* **Reading text**:
'''
From: Joerg Hansmann (info_at_jhansmann.de)
Date: 2002-01-25 02:43:58
Hi Andreas,
----- Original Message -----
From: sleeper75se <sleeper75se_at_yahoo.se>
To: <buildcheapeeg_at_yahoogroups.com>
Sent: Thursday, January 24, 2002 2:06 PM
Subject: [buildcheapeeg] Re: virtual ground problem
> --- In buildcheapeeg_at_yahoogroups.com, "Joerg Hansmann" <info_at_jhansmann.de> wrote:
>
> Hi Joerg,
>
> you appear to have full control over the math
No, not really. It is only a bit feedback theory and
a handful of SPICE.
> and the comments I make
> are made without any real calculations to back it up, so this might
> be irrelevant. :-)
>
> Ok, the point I was trying to raise is:
>
> Wouldn't it be possible to treat the virtual ground purely as a
> reference signal without any capacitances loading it down at all?
'''
* **Available data**:
'''
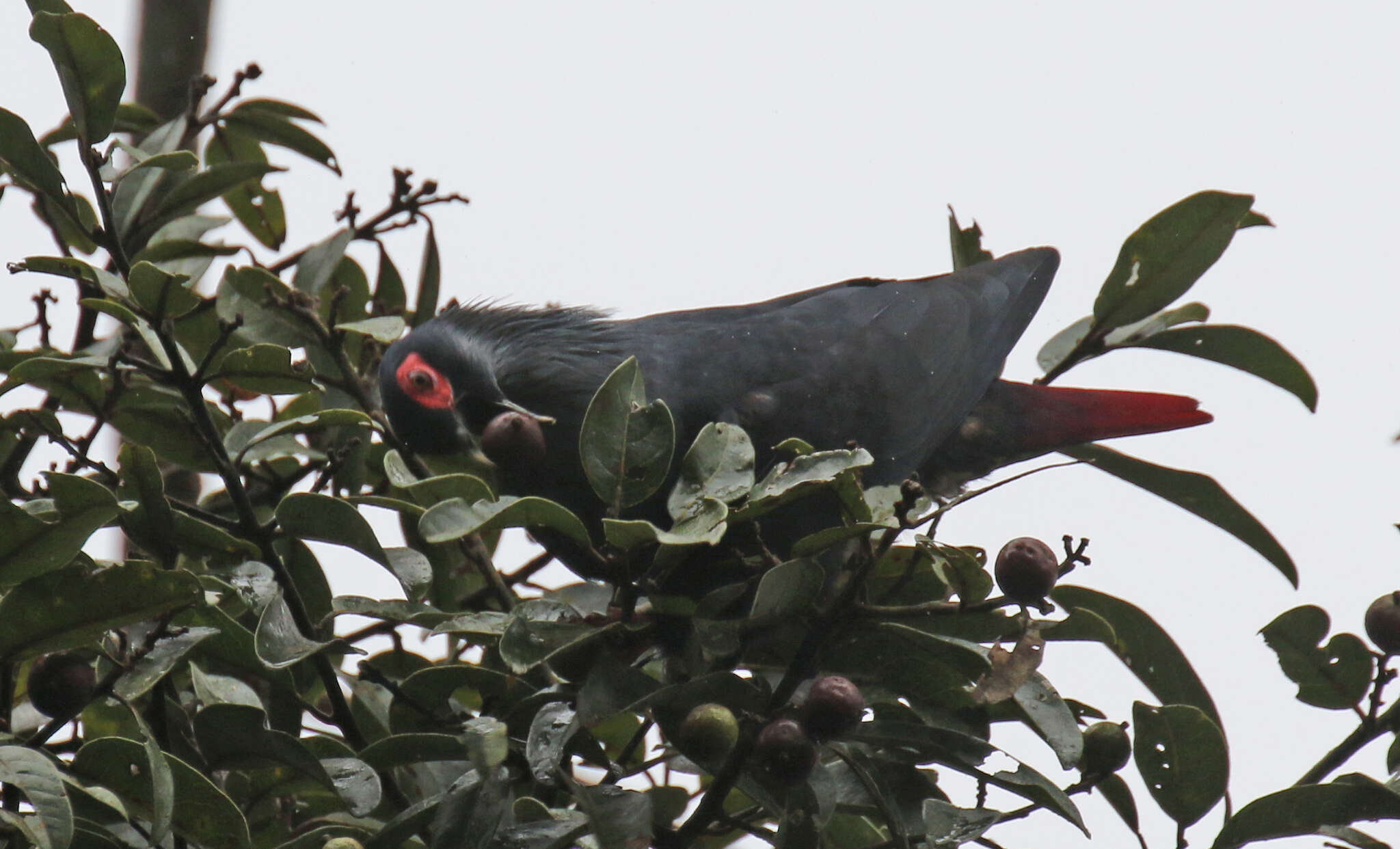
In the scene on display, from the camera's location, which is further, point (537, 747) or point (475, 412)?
point (475, 412)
'''
* **Aim A**: Using the email about the virtual ground problem, decide whether each statement agrees with it: (i) The quoted message was sent on Thursday, January 24, 2002. (ii) Joerg Hansmann agrees that he has full control over the math. (iii) The subject line concerns a virtual ground problem. For each, answer yes or no and quote the deciding words.
* **Aim B**: In the email about the virtual ground problem, how does the quoted writer propose the virtual ground might be treated?
* **Aim C**: List every distinct email address that appears in the email about the virtual ground problem.

* **Exercise response A**:
(i) Yes: "Sent: Thursday, January 24, 2002 2:06 PM"
(ii) No: "No, not really. It is only a bit feedback theory and a handful of SPICE."
(iii) Yes: "Subject: [buildcheapeeg] Re: virtual ground problem"

* **Exercise response B**: Purely as a reference signal, without any capacitances loading it down at all.

* **Exercise response C**:
info_at_jhansmann.de
sleeper75se_at_yahoo.se
buildcheapeeg_at_yahoogroups.com